During flooding in June 2007, a section of the bridge carrying the trail over Pottawatomie Creek north of Garnett washed out. The bridge has since been replaced.

==Trail Route==
The trail's northern terminus is located at the Old Depot Museum in Ottawa, Kansas at . The Museum and terminus of the trail is located just north of the Marais Des Cygnes River in downtown Ottawa. From Ottawa, the trail heads south and detours from the right of way to cross under Interstate 35 at its intersection with US Highway 59.

Continuing to the south from Ottawa, the trail hits two small railroad towns, Princeton and Richmond. Garnett, located about midway on the 50 mi right of way between Ottawa and Iola features a restored Santa Fe depot which is used as the city's trailhead. The depot serves as a rest stop for trail users, as well as an information center for the city.

Phase 3 of the trail spans from Welda, Kansas, to Iola, Kansas, passing the small towns of Colony and Carlyle. Colony and Iola trailheads feature both restrooms and water, while the Carlyle trailhead has only a single restroom without water. Trail mile markers for phase three include mile 99 at Colony, mile 104 at Carlyle, Kansas, and mile 109 at the Iola terminating trailhead at .

==Future expansion==
The trail has been developed southward from the Iola trailhead to the town of Humboldt, about nine miles, led through the efforts of Thrive Allen County, a community organization, and the Allen County local government.
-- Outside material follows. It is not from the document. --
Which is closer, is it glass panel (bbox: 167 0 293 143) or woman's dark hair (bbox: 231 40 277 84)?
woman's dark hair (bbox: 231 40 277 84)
This extension is named the Southwind Rail-Trail, and opened to the public on June 10, 2013. Future aspirations of the trail include intersecting the Flint Hills Trail, a 117 mi trail under construction (as of 2024) connecting Herington, Kansas, to the west, and Osawatomie, Kansas, to the east, in Ottawa. The eastern section from Ottawa to Osawatomie is completed. This trail is also part of the ambitious Quad-State Trail project which will connect trails together in Nebraska, Kansas, Missouri, and Iowa. The project also includes the Katy Trail State Park in Missouri.

==Management==
The park is routinely patrolled by staff of the Kansas Department of Wildlife, Parks and Tourism and other law-enforcement agencies. Only non-motorized vehicles, and motorized wheelchairs, are allowed.